Given information
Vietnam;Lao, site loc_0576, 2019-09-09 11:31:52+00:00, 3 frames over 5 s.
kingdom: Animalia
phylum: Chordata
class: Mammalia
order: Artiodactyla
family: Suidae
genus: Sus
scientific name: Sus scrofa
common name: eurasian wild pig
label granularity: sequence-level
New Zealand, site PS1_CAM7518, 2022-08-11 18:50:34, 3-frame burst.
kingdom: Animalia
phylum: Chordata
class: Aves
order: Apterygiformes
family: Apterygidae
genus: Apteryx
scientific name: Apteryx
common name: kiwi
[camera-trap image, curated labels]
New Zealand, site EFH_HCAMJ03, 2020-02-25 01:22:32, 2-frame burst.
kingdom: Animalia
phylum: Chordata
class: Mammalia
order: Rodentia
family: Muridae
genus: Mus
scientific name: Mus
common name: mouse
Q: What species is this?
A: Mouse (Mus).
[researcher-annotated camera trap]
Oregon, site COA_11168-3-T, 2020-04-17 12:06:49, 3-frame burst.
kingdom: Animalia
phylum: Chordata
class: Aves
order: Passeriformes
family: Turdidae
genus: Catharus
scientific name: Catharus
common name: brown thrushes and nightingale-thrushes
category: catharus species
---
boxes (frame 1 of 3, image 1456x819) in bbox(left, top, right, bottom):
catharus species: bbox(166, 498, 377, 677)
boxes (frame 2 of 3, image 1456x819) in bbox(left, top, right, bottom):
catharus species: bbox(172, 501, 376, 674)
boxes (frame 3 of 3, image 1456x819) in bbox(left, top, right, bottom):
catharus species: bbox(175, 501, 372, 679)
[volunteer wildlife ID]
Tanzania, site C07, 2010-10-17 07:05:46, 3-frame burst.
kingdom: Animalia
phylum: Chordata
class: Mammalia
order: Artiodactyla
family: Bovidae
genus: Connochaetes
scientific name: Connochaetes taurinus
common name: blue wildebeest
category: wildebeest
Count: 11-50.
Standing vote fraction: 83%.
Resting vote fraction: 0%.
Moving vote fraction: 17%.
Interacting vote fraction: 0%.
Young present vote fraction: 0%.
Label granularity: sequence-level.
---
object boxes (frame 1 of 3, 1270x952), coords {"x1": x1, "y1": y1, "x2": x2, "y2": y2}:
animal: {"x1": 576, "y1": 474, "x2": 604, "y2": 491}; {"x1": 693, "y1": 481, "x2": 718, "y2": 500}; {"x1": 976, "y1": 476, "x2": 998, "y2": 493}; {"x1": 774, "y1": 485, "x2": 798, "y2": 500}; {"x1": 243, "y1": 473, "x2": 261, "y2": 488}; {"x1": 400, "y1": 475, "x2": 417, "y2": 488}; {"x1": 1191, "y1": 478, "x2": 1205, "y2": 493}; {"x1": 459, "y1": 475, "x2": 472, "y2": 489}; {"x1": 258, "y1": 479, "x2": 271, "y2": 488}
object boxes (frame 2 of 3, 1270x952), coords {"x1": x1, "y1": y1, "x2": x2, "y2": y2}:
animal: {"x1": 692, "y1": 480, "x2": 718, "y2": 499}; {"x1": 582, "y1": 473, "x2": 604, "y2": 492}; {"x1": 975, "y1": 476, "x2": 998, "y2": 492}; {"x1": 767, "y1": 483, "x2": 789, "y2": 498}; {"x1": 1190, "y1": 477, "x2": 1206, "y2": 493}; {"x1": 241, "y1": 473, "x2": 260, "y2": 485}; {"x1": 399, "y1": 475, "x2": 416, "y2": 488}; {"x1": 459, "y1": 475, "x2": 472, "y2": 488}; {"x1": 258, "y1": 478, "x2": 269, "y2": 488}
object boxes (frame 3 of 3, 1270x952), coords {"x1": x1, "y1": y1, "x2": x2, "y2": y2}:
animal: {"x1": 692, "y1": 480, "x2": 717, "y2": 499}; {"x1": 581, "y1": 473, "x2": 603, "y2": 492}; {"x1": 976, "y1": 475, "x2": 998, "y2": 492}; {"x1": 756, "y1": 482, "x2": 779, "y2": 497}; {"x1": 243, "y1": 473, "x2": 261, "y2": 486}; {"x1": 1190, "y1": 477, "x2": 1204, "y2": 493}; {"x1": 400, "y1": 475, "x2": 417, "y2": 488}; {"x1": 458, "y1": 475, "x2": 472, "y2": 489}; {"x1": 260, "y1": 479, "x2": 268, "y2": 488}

Your objective
Make a verbatim transcription of all the material.

Response area
Vietnam;Lao, site loc_0576, 2019-09-09 11:31:52+00:00, 3 frames over 5 s.
kingdom: Animalia
phylum: Chordata
class: Mammalia
order: Artiodactyla
family: Suidae
genus: Sus
scientific name: Sus scrofa
common name: eurasian wild pig
label granularity: sequence-level
New Zealand, site PS1_CAM7518, 2022-08-11 18:50:34, 3-frame burst.
kingdom: Animalia
phylum: Chordata
class: Aves
order: Apterygiformes
family: Apterygidae
genus: Apteryx
scientific name: Apteryx
common name: kiwi
[camera-trap image, curated labels]
New Zealand, site EFH_HCAMJ03, 2020-02-25 01:22:32, 2-frame burst.
kingdom: Animalia
phylum: Chordata
class: Mammalia
order: Rodentia
family: Muridae
genus: Mus
scientific name: Mus
common name: mouse
Q: What species is this?
A: Mouse (Mus).
[researcher-annotated camera trap]
Oregon, site COA_11168-3-T, 2020-04-17 12:06:49, 3-frame burst.
kingdom: Animalia
phylum: Chordata
class: Aves
order: Passeriformes
family: Turdidae
genus: Catharus
scientific name: Catharus
common name: brown thrushes and nightingale-thrushes
category: catharus species
---
boxes (frame 1 of 3, image 1456x819) in bbox(left, top, right, bottom):
catharus species: bbox(166, 498, 377, 677)
boxes (frame 2 of 3, image 1456x819) in bbox(left, top, right, bottom):
catharus species: bbox(172, 501, 376, 674)
boxes (frame 3 of 3, image 1456x819) in bbox(left, top, right, bottom):
catharus species: bbox(175, 501, 372, 679)
[volunteer wildlife ID]
Tanzania, site C07, 2010-10-17 07:05:46, 3-frame burst.
kingdom: Animalia
phylum: Chordata
class: Mammalia
order: Artiodactyla
family: Bovidae
genus: Connochaetes
scientific name: Connochaetes taurinus
common name: blue wildebeest
category: wildebeest
Count: 11-50.
Standing vote fraction: 83%.
Resting vote fraction: 0%.
Moving vote fraction: 17%.
Interacting vote fraction: 0%.
Young present vote fraction: 0%.
Label granularity: sequence-level.
---
object boxes (frame 1 of 3, 1270x952), coords {"x1": x1, "y1": y1, "x2": x2, "y2": y2}:
animal: {"x1": 576, "y1": 474, "x2": 604, "y2": 491}; {"x1": 693, "y1": 481, "x2": 718, "y2": 500}; {"x1": 976, "y1": 476, "x2": 998, "y2": 493}; {"x1": 774, "y1": 485, "x2": 798, "y2": 500}; {"x1": 243, "y1": 473, "x2": 261, "y2": 488}; {"x1": 400, "y1": 475, "x2": 417, "y2": 488}; {"x1": 1191, "y1": 478, "x2": 1205, "y2": 493}; {"x1": 459, "y1": 475, "x2": 472, "y2": 489}; {"x1": 258, "y1": 479, "x2": 271, "y2": 488}
object boxes (frame 2 of 3, 1270x952), coords {"x1": x1, "y1": y1, "x2": x2, "y2": y2}:
animal: {"x1": 692, "y1": 480, "x2": 718, "y2": 499}; {"x1": 582, "y1": 473, "x2": 604, "y2": 492}; {"x1": 975, "y1": 476, "x2": 998, "y2": 492}; {"x1": 767, "y1": 483, "x2": 789, "y2": 498}; {"x1": 1190, "y1": 477, "x2": 1206, "y2": 493}; {"x1": 241, "y1": 473, "x2": 260, "y2": 485}; {"x1": 399, "y1": 475, "x2": 416, "y2": 488}; {"x1": 459, "y1": 475, "x2": 472, "y2": 488}; {"x1": 258, "y1": 478, "x2": 269, "y2": 488}
object boxes (frame 3 of 3, 1270x952), coords {"x1": x1, "y1": y1, "x2": x2, "y2": y2}:
animal: {"x1": 692, "y1": 480, "x2": 717, "y2": 499}; {"x1": 581, "y1": 473, "x2": 603, "y2": 492}; {"x1": 976, "y1": 475, "x2": 998, "y2": 492}; {"x1": 756, "y1": 482, "x2": 779, "y2": 497}; {"x1": 243, "y1": 473, "x2": 261, "y2": 486}; {"x1": 1190, "y1": 477, "x2": 1204, "y2": 493}; {"x1": 400, "y1": 475, "x2": 417, "y2": 488}; {"x1": 458, "y1": 475, "x2": 472, "y2": 489}; {"x1": 260, "y1": 479, "x2": 268, "y2": 488}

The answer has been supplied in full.